La belle critique de @carolectrice du film de David Lean tiré d'un roman de Dickens que je ne connais pas m'avait fortement intrigué et intéressé. Dickens est un auteur que je n'apprécie pas toujours : j'ai beaucoup aimé "David Copperfield", "Oliver Twist" et "les contes de Noël", beaucoup moins "Bleak House" et "les papiers du Pickwick Club" où je me suis franchement ennuyé. Après avoir vu le film "les grandes espérances", je subodore que le roman est du genre de ce que j'aime bien chez Dickens. Affaire à suivre.
Le film se situe dans la pleine période anglaise des débuts de David Lean après "Brève rencontre" ou "heureux mortels" ou encore "Madeleine"
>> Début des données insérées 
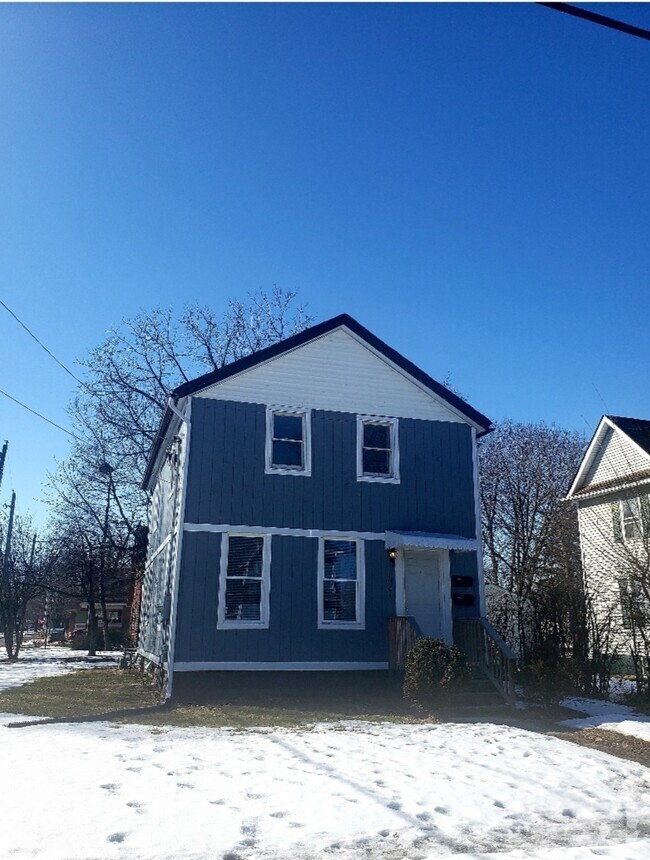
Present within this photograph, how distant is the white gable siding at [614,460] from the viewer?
23438mm

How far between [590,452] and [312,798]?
22.1 m

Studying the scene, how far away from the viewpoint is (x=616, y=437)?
24938 millimetres

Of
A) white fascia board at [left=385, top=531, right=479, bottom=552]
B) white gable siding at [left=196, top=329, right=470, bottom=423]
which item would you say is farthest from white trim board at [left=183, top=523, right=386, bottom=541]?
white gable siding at [left=196, top=329, right=470, bottom=423]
S'il fallait que je résume le film, je pourrais dire que c'est l'itinéraire (pas loin du parcours initiatique) d'un petit garçon orphelin, Pip, qui rend, un jour, un petit service à un forçat évadé et qui va voir peu à peu sa vie se transformer jusqu'à l'âge adulte. Mais cette définition trahirait le foisonnement du film à chaque étape marquée par la découverte de personnages tour à tour bienveillants ou malveillants dont il va découvrir peu à peu les différentes facettes. Ce serait aussi oublier cette histoire d'amour entre Estella et Pip qui est un véritable fil rouge dans le film et qui semble vouée à l'échec.
La mise en scène, limite fantastique, est très réussie comme la "vigoureuse" rencontre de Pip avec le forçat dans un cimetière par temps de tempête ou encore la première rencontre de Pip avec Estella dans la maison étrange et pourquoi pas maléfique de Miss Havesham.
On sent que David Lean s'est aussi largement inspiré des obsessions – presque maladives – de Dickens face à une justice anglaise très bureaucratique et tatillonne si j'en juge les descriptions de l'étude – bordélique - de Jaggers et de sa façon tortueuse d'examiner la situation de ses clients ou de ce qu'on voit du procès à la fin où la messe semble dite.
La distribution n'est pas en reste avec John Mills dans le rôle de Pip adulte qui montre la complexité de son personnage entre le dandy parvenu mais capable de retrouver son âme d'enfant ou de regretter ses petites lâchetés.
Jean Simmons jeune (17 ans) est – évidemment – superbe dans son rôle énigmatique d'Estella dont on comprend qu'elle a été élevée par Miss Havesham pour séduire puis briser les cœurs. La mise en scène de l'actrice est une féerie. Comment Pip aurait-il pu ne pas tomber dans le piège ?
On peut peut-être regretter que l'actrice Valerie Hobson (je ne connais pas) qui joue Estella adulte soit moins resplendissante mais elle fait tout-à-fait le job et les scènes de séduction ou de bal sont très réussies.
C'est avec grand plaisir qu'on découvre Finlay Currie dans le rôle du forçat. C'est un acteur qui a une (sacrée) gueule mais surtout une présence importante dans ses rôles qu'il soient des péplums ou des films historiques ou de cape et d'épée. Sa scène de première rencontre de Pip est d'anthologie.
Autre découverte, cette fois amusante, c'est Alec Guiness qui n'en finira pas encore avec David Lean avant de finir comme Obi-Wan Kenobi. Ici, il est tout jeune (c'est son deuxième film) et sa relation avec Pip va évoluer vers une grande amitié. Les conseils discrètement dispensés à Pip pour se tenir correctement à table sont juste délicieux.
Encore un grand film de David Lean que j'ai pris beaucoup de plaisir à découvrir. Reste à lire le roman qui promet encore de grands moments.